What is needed: Please reproduce the lines from the one containing "250 mm, 300" through the end of the data below exactly as they stand, and omit all pictures.

---

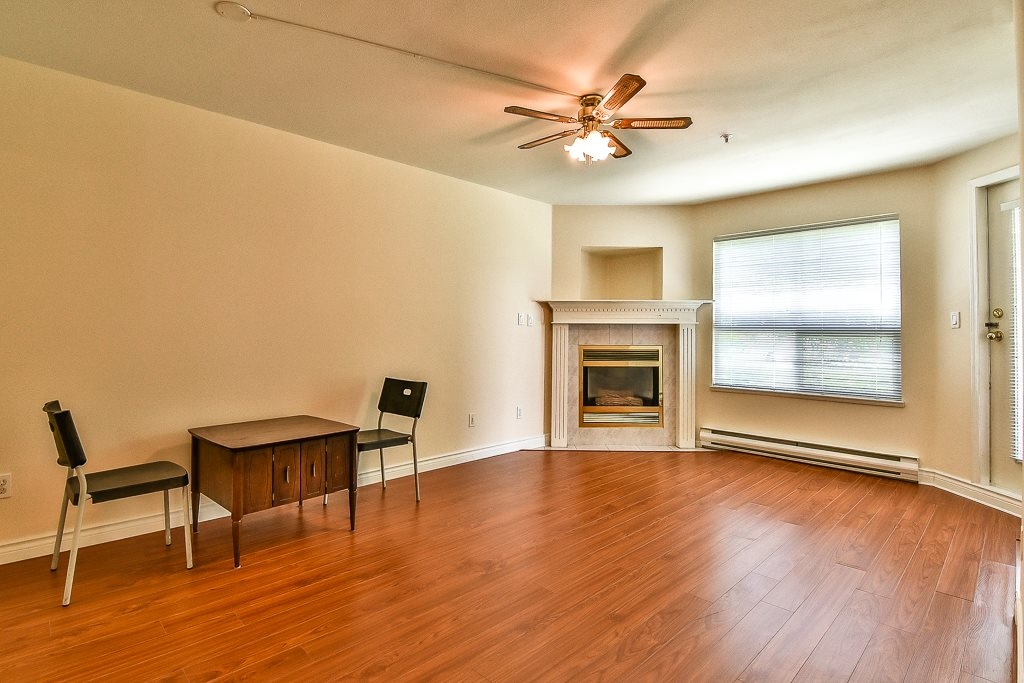 Condo Apartment at 112 12733 72 AVENUE, Unit 112, Surrey, British Columbia. Image 2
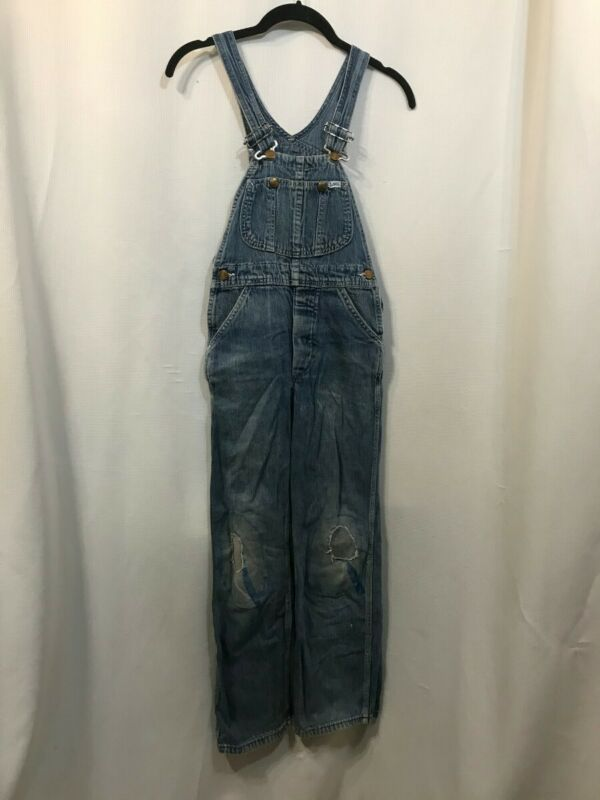 Vtg 50s Denim Lee Overalls Donut Brass Button Fly Distressed Patches AS IS Farm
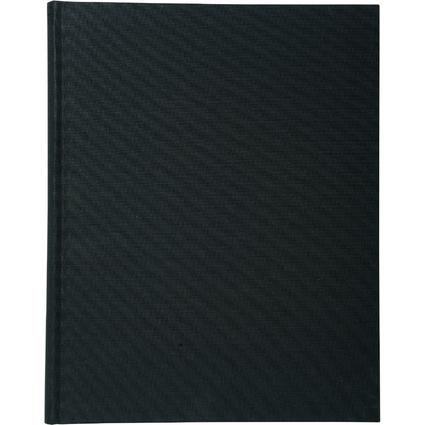 """EXACOMPTA Geschäftsbuch """"Registre"""", 320 x 250 mm, 300 Seiten"""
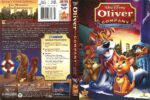Oliver and Company (2009) R1 DVD Cover
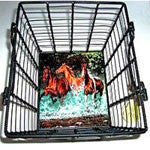 Wire Basket with Tile Bottom - EquineGiftBoutique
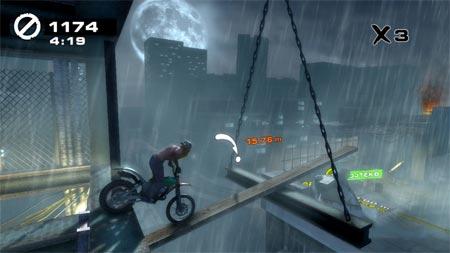 screens: urban trials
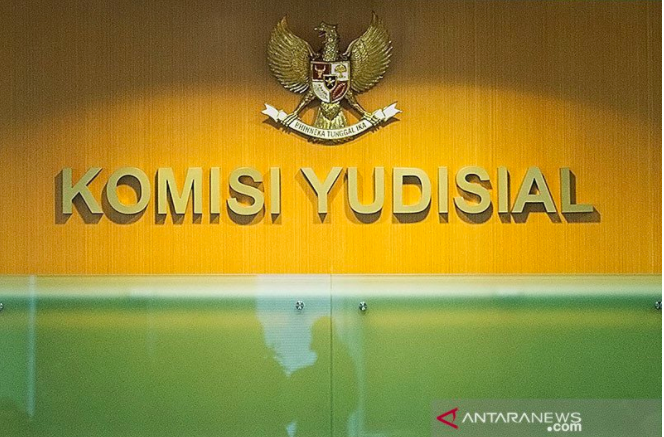 Komisi III DPR Gelar Uji Kepatutan dan Kelayakan Calon Anggota KY - JPNN.com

---

Expected answer:
 """EXACOMPTA Geschäftsbuch """"Registre"""", 320 x 250 mm, 300 Seiten"""
Oliver and Company (2009) R1 DVD Cover
 Wire Basket with Tile Bottom - EquineGiftBoutique
 screens: urban trials
 Komisi III DPR Gelar Uji Kepatutan dan Kelayakan Calon Anggota KY - JPNN.com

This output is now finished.